§ TASKS
1. List every number that appears in the New Year's Eve post, giving each distinct number once.
2. Check each statement against the New Year's Eve post and answer yes or no, quoting the words that decide it.
(a) The writer is making a list of New Year's resolutions this year.
(b) The writer is 33 years old.
(c) The writer expects to have more children after this baby.
3. Carry on the New Year's Eve post, starting after its final sentence.

§ TEXT PASSAGE
──────────────────────────────

Today is New Years Eve. I actually started working on this post well before Christmas, because I've been thinking heavily about what our new year will bring to both me & my family as well as the things that I want to accomplish. My list isn't actually very long & I suck at keeping any sort of resolution so I am avoiding that this year all together.
In reality, it's more of a reflection of where I want to be & what I want to do. Plans for what kind of person I want to be, things I want to improve on personally, and things I want to leave behind. I took 2013 pretty seriously in some personal goals -- some I achieved, some I failed -- but I want to do the same in 2014. Like I said, not as much of a list as just a general sense of feeling like I accomplished something or became a better person when this coming year ends.
Obviously, a new baby for our family will start the year off with a bang. As I am typing this, he is moving & shifting inside me, and I already find myself growing nostalgic for those moments. This is it. No more babies for us. Ending the year pregnant & hopefully starting the new year with a little one in our arms again. So there's that. I don't need to discuss the magnitude that this holds over our heads and hearts. This is, without a doubt, the largest change that will come my way this coming year, and while I am excited about what will happen, I'm also completely terrified of the same thing. I know we will make the best of it.
I also want to grow a thicker skin. I have a tendency to care too much what other people think about me. It's a HORRIBLE self-esteem issue that I have always carried with me, but this year (finally, at 33 years old!) I'm working on letting it go. I've made some cuts this past year of those who were not supportive in any aspect of my life, or who were just there, getting glimpses of what was happening without truly caring. It's frustrating to spend so much time worrying about the well-being of others when they don't share the same sentiment, and I am tired of getting my feelings hurt because those that I was reaching out to were instead being just plain awful in return. And you know what? Getting rid of them feels good. A weight off my shoulders. Knowing that there is only good in my life now is a great feeling, and I'm happy to carry that into 2014.

──────────────────────────────

[Rows from a spatial reasoning dataset]
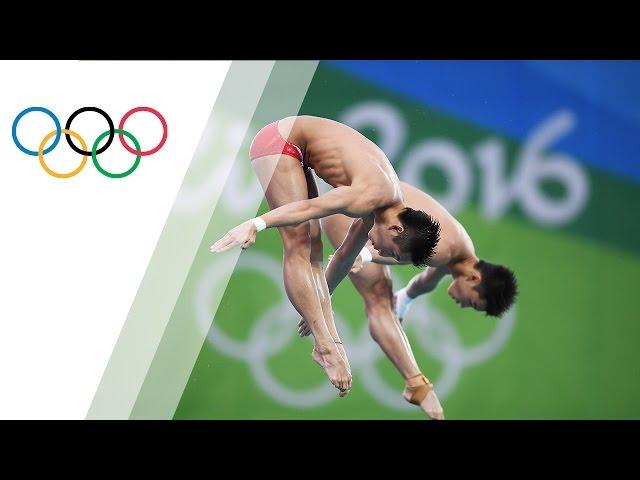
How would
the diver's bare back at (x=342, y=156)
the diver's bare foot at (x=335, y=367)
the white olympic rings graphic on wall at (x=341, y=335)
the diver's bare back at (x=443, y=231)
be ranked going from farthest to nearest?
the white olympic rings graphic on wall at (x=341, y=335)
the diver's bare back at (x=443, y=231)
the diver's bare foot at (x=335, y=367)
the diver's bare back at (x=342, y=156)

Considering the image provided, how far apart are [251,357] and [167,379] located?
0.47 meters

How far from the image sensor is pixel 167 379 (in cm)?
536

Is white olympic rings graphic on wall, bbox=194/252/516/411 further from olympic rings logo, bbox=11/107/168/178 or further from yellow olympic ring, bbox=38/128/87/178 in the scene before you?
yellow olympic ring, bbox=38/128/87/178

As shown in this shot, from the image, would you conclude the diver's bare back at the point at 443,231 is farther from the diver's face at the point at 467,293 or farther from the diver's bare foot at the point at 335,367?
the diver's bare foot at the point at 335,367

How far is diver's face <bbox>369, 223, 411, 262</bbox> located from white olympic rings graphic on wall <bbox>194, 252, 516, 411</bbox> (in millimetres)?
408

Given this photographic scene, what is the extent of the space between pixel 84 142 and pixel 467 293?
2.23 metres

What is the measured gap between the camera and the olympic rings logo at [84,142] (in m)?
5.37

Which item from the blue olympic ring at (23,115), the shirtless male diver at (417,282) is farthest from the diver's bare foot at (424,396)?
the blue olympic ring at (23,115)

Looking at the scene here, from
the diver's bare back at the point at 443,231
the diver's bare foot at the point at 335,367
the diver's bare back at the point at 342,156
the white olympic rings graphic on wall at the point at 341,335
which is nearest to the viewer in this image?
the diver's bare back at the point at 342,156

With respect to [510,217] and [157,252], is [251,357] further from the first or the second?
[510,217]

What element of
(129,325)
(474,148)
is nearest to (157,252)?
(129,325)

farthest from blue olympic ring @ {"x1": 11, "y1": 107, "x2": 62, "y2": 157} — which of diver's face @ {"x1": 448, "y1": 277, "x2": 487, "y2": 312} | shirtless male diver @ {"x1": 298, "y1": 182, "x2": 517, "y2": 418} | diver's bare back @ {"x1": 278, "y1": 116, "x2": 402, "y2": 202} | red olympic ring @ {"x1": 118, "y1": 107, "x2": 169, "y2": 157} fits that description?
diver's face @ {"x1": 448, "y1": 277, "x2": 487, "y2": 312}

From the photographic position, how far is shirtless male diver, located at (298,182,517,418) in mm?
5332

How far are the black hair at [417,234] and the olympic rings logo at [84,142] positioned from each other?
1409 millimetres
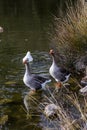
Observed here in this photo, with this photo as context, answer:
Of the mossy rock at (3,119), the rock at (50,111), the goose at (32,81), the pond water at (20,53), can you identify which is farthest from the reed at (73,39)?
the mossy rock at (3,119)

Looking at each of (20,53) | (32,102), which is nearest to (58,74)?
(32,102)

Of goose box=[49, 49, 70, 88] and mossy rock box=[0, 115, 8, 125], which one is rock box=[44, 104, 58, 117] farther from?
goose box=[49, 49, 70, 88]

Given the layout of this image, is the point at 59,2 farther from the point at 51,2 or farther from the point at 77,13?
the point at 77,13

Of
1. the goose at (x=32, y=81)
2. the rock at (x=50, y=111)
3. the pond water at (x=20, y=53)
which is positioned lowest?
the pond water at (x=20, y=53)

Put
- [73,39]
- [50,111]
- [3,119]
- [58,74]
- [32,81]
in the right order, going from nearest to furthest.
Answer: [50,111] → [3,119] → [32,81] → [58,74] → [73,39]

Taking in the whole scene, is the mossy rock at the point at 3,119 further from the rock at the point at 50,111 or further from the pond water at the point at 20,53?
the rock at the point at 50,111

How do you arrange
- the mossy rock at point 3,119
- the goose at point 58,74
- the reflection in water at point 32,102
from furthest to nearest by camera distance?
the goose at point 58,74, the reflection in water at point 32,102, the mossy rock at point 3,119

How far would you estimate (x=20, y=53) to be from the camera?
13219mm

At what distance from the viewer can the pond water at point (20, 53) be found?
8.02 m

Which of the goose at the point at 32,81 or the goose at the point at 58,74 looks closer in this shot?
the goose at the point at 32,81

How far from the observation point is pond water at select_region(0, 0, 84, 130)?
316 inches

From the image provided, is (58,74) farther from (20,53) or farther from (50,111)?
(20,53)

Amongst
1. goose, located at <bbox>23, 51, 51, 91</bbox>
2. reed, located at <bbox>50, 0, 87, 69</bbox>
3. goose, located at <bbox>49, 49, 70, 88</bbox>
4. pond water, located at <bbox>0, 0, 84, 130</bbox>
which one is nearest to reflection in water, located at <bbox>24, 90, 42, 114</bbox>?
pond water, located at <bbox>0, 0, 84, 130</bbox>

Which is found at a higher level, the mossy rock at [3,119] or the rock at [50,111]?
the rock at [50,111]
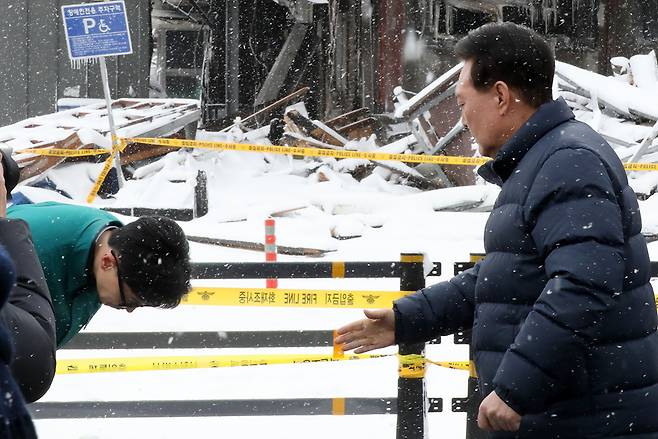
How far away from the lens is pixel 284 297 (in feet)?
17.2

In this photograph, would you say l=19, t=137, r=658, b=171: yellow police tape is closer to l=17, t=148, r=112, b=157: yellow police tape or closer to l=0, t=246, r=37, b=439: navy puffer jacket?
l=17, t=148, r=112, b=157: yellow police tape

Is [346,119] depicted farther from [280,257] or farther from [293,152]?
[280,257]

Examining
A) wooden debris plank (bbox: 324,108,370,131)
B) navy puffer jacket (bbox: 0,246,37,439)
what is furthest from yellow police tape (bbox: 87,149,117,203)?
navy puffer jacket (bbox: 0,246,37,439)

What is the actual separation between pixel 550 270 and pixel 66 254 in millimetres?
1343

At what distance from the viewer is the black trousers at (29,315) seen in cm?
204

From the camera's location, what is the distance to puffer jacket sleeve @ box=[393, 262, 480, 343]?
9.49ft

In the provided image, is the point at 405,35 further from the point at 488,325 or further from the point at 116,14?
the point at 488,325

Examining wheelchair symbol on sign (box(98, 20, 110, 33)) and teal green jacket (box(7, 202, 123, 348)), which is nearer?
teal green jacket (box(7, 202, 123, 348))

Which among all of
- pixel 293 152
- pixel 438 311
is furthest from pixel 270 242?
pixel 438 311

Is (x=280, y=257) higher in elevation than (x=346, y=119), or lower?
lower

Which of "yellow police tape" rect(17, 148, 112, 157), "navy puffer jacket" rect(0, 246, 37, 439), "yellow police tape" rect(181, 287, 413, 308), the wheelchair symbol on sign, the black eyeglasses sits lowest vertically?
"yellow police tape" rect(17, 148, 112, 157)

──────────────────────────────

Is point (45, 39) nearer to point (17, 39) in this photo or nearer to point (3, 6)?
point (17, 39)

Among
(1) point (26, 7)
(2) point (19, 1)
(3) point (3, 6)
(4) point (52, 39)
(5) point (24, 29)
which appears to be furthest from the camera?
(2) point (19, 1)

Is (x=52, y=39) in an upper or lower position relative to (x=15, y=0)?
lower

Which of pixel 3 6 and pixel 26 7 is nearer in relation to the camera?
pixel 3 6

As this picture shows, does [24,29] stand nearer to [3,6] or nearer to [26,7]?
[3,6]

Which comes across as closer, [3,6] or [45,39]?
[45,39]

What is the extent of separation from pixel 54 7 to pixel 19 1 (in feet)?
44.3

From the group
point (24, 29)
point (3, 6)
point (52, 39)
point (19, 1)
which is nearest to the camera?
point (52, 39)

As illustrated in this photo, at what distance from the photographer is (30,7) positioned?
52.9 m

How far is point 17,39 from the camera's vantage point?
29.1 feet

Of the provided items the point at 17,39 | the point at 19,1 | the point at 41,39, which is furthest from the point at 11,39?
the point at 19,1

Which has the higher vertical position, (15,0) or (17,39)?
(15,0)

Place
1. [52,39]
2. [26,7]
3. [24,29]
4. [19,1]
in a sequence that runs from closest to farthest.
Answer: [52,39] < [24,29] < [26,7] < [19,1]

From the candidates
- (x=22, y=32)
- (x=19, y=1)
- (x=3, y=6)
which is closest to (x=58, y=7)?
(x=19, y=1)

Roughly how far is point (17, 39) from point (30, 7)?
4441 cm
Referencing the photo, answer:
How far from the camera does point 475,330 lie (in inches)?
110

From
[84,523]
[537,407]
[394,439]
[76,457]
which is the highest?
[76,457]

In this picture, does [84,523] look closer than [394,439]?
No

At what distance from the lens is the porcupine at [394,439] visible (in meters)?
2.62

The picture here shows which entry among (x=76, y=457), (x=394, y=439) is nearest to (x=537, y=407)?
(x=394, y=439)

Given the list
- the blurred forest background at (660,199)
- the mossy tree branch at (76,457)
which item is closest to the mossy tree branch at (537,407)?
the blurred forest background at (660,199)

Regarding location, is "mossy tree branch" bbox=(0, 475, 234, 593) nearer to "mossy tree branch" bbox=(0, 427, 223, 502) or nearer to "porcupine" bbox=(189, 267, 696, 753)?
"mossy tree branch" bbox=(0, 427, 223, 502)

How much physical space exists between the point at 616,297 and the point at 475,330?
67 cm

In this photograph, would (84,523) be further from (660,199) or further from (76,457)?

──────────────────────────────

§ TASK-BY-TASK RESULTS
1. 2013, 2014, 33

2.
(a) No: "I suck at keeping any sort of resolution so I am avoiding that this year all together."
(b) Yes: "this year (finally, at 33 years old!) I'm working on letting it go."
(c) No: "No more babies for us."

3.
Along with that, I'm working to surround myself with more positive people. I can only handle the Debbie Downer attitudes for so long. I've met some wonderful people this second half of the year and built some great relationships. I need positivity and happiness in my life, especially with all the changes coming our way. I want to surround myself with good, not negative. It doesn't mean I care any less about what is happening in close friends lives, and lord knows we all have our bad days, but as someone who is working to be a more positive person overall, I need to surround myself with the same. Most of the people cut from my life this past year were some of the most negative people I have ever met, who seemed unable to find the good in their lives, even though everybody else could see it. People who couldn't appreciate even the smallest GOOD thing happening to them.
Aside from personal feelings & such (I know, I know), we have a very big move happening this year. I haven't mentioned where yet because I don't want to jinx it, but I have mentioned it in small doses here or there in other places. It's big. Huge. Monumental. A move that is going to provide our family with adventures that most people only dream of. As soon as thing are a little more official (hopefully in the next week or two), I will be shouting it from the rooftops, but there is so much excitement in our family about the opportunities that will be provided to us in our new location. All I can say is that the trade off for not going to Georgia has been very, very good. I cannot WAIT to share all the new adventures that we will be taking part of. I promise you won't want to miss it.
Allllll of that aside, personal feelings and positivity and all the zen feelings in the world, there are of course other things I want to focus on. More drawing. More photography. Better myself at both. More time with me and my husband alone, without kids in tow. Decluttering of our house and living a more minimalist lifestyle. Better financial budgeting for our family. More time for MYSELF so that I don't lose who I am and what I want to do. And overall, being HAPPIER with the choices that I have made in my life.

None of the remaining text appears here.